Marta up-ended the quarto envelope she was carrying, and spilled a collection of paper sheets over his chest.

‘What is this?’

‘Faces,’ said Marta, delightedly. ‘Dozens of faces for you. Men, women, and children. All sorts, conditions, and sizes.’

He picked a sheet off his chest and looked at it. It was an engraving of a fifteenth-century portrait. A woman.

‘Who is this?’

‘Lucrezia Borgia. Isn’t she a duck.’

‘Perhaps, but are you suggesting that there was any mystery about her?’

‘Oh, yes. No one has ever decided whether she was her brother’s tool or his accomplice.’

He discarded Lucrezia, and picked up a second sheet. This proved to be the portrait of a small boy in late-eighteenth-century clothes, and under it in faint capitals was printed the words: Louis XVII.

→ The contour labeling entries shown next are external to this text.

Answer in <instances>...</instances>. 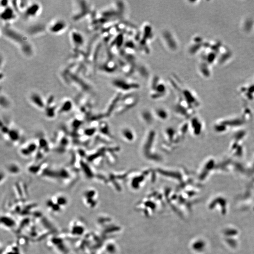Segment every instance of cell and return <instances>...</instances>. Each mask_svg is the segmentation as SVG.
Wrapping results in <instances>:
<instances>
[{
  "mask_svg": "<svg viewBox=\"0 0 254 254\" xmlns=\"http://www.w3.org/2000/svg\"><path fill=\"white\" fill-rule=\"evenodd\" d=\"M13 12L11 9L7 8L2 14V17L5 21H9L13 17Z\"/></svg>",
  "mask_w": 254,
  "mask_h": 254,
  "instance_id": "3957f363",
  "label": "cell"
},
{
  "mask_svg": "<svg viewBox=\"0 0 254 254\" xmlns=\"http://www.w3.org/2000/svg\"><path fill=\"white\" fill-rule=\"evenodd\" d=\"M164 44L167 46L168 49H171V51H174L173 49V45L175 46L176 48H178V43L177 40L176 38L173 33L168 30L164 31L162 33L161 38ZM165 45V46H166Z\"/></svg>",
  "mask_w": 254,
  "mask_h": 254,
  "instance_id": "7a4b0ae2",
  "label": "cell"
},
{
  "mask_svg": "<svg viewBox=\"0 0 254 254\" xmlns=\"http://www.w3.org/2000/svg\"><path fill=\"white\" fill-rule=\"evenodd\" d=\"M112 84L117 89L122 91H129V90L138 88L139 87V85L136 84V83L122 78H118L113 80Z\"/></svg>",
  "mask_w": 254,
  "mask_h": 254,
  "instance_id": "6da1fadb",
  "label": "cell"
}]
</instances>
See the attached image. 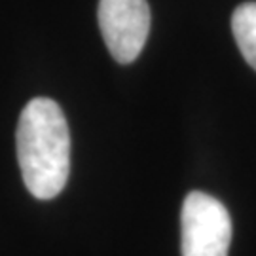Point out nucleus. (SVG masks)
<instances>
[{
	"label": "nucleus",
	"mask_w": 256,
	"mask_h": 256,
	"mask_svg": "<svg viewBox=\"0 0 256 256\" xmlns=\"http://www.w3.org/2000/svg\"><path fill=\"white\" fill-rule=\"evenodd\" d=\"M97 18L110 55L122 64L133 63L150 32L146 0H99Z\"/></svg>",
	"instance_id": "obj_3"
},
{
	"label": "nucleus",
	"mask_w": 256,
	"mask_h": 256,
	"mask_svg": "<svg viewBox=\"0 0 256 256\" xmlns=\"http://www.w3.org/2000/svg\"><path fill=\"white\" fill-rule=\"evenodd\" d=\"M232 32L241 55L256 70V2H245L232 16Z\"/></svg>",
	"instance_id": "obj_4"
},
{
	"label": "nucleus",
	"mask_w": 256,
	"mask_h": 256,
	"mask_svg": "<svg viewBox=\"0 0 256 256\" xmlns=\"http://www.w3.org/2000/svg\"><path fill=\"white\" fill-rule=\"evenodd\" d=\"M23 182L36 200H54L70 173V133L63 110L48 97H36L21 110L16 133Z\"/></svg>",
	"instance_id": "obj_1"
},
{
	"label": "nucleus",
	"mask_w": 256,
	"mask_h": 256,
	"mask_svg": "<svg viewBox=\"0 0 256 256\" xmlns=\"http://www.w3.org/2000/svg\"><path fill=\"white\" fill-rule=\"evenodd\" d=\"M182 256H228L232 218L226 205L205 192L184 198L180 212Z\"/></svg>",
	"instance_id": "obj_2"
}]
</instances>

‘Now there’s a beautiful mystery for you,’ Marta said. ‘The Dauphin. Did he escape or did he die in captivity?’

‘Where did you get all these?’

‘I routed James out of his cubby-hole at the Victoria and Albert, and made him take me to a print shop. I knew he would know about that sort of thing, and I’m sure he has nothing to interest him at the V. and A.’

It was so like Marta to take it for granted that a Civil Servant, because he happened also to be a playwright and an authority on portraits, should be willing to leave his work and delve about in print shops for her pleasure.

He turned up the photograph of an Elizabethan portrait. A man in velvet and pearls. He turned the back to see who this might be and found that it was the Earl of Leicester.

‘So that is Elizabeth’s Robin,’ he said. ‘I don’t think I ever saw a portrait of him before.’